== Work instruction ==
Would you copy out each line of the records below that includes the word "resting"?

== Collected data entries ==
*-*-*

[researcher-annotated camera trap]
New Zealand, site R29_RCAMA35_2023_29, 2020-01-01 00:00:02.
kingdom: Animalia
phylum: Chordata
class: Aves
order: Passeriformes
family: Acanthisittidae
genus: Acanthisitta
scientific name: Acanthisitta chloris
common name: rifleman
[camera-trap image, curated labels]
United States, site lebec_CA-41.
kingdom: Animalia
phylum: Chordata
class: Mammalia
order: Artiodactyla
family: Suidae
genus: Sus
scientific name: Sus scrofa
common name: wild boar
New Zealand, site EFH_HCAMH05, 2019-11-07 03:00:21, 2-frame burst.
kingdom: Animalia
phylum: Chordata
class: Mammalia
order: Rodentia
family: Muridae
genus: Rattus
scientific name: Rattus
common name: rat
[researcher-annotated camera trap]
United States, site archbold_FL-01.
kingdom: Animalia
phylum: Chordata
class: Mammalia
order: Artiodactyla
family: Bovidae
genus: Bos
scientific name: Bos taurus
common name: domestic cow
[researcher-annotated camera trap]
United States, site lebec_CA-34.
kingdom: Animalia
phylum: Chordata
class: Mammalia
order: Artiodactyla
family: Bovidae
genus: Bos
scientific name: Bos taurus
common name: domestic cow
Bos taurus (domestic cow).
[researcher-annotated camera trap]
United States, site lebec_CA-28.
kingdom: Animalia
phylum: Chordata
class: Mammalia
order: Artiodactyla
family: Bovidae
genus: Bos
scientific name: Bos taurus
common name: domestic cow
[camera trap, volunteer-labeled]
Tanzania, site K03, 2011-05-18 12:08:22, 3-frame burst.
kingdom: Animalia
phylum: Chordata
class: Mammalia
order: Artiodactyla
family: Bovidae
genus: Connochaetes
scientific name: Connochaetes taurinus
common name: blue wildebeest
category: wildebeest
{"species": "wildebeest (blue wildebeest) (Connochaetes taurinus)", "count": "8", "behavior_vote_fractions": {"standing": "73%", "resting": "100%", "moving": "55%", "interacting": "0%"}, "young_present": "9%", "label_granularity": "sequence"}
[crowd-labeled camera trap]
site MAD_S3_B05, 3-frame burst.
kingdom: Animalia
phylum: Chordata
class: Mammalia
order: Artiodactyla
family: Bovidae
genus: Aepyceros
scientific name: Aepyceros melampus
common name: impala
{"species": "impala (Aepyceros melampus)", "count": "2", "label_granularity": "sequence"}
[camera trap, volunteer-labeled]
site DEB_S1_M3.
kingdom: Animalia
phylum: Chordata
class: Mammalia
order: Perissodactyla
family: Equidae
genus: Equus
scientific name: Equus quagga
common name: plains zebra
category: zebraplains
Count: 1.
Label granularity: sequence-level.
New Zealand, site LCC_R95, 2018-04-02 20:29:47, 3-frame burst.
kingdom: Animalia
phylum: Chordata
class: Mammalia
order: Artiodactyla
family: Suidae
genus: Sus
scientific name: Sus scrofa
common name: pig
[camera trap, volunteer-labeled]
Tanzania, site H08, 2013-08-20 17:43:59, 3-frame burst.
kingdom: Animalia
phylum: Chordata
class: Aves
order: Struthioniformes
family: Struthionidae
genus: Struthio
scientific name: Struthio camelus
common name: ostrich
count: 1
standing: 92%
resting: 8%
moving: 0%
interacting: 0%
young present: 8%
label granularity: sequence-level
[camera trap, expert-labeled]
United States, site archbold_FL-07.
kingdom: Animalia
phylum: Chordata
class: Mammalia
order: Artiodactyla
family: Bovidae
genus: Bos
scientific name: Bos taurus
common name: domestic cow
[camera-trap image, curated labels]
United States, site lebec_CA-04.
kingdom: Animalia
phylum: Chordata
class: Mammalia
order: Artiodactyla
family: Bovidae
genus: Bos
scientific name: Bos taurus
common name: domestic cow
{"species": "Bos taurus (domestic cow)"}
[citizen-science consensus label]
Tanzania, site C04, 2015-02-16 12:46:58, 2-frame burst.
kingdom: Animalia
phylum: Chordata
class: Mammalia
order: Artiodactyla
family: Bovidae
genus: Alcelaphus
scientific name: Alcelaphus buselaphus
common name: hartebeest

*-*-*

== Output of the task ==
{"species": "wildebeest (blue wildebeest) (Connochaetes taurinus)", "count": "8", "behavior_vote_fractions": {"standing": "73%", "resting": "100%", "moving": "55%", "interacting": "0%"}, "young_present": "9%", "label_granularity": "sequence"}
resting: 8%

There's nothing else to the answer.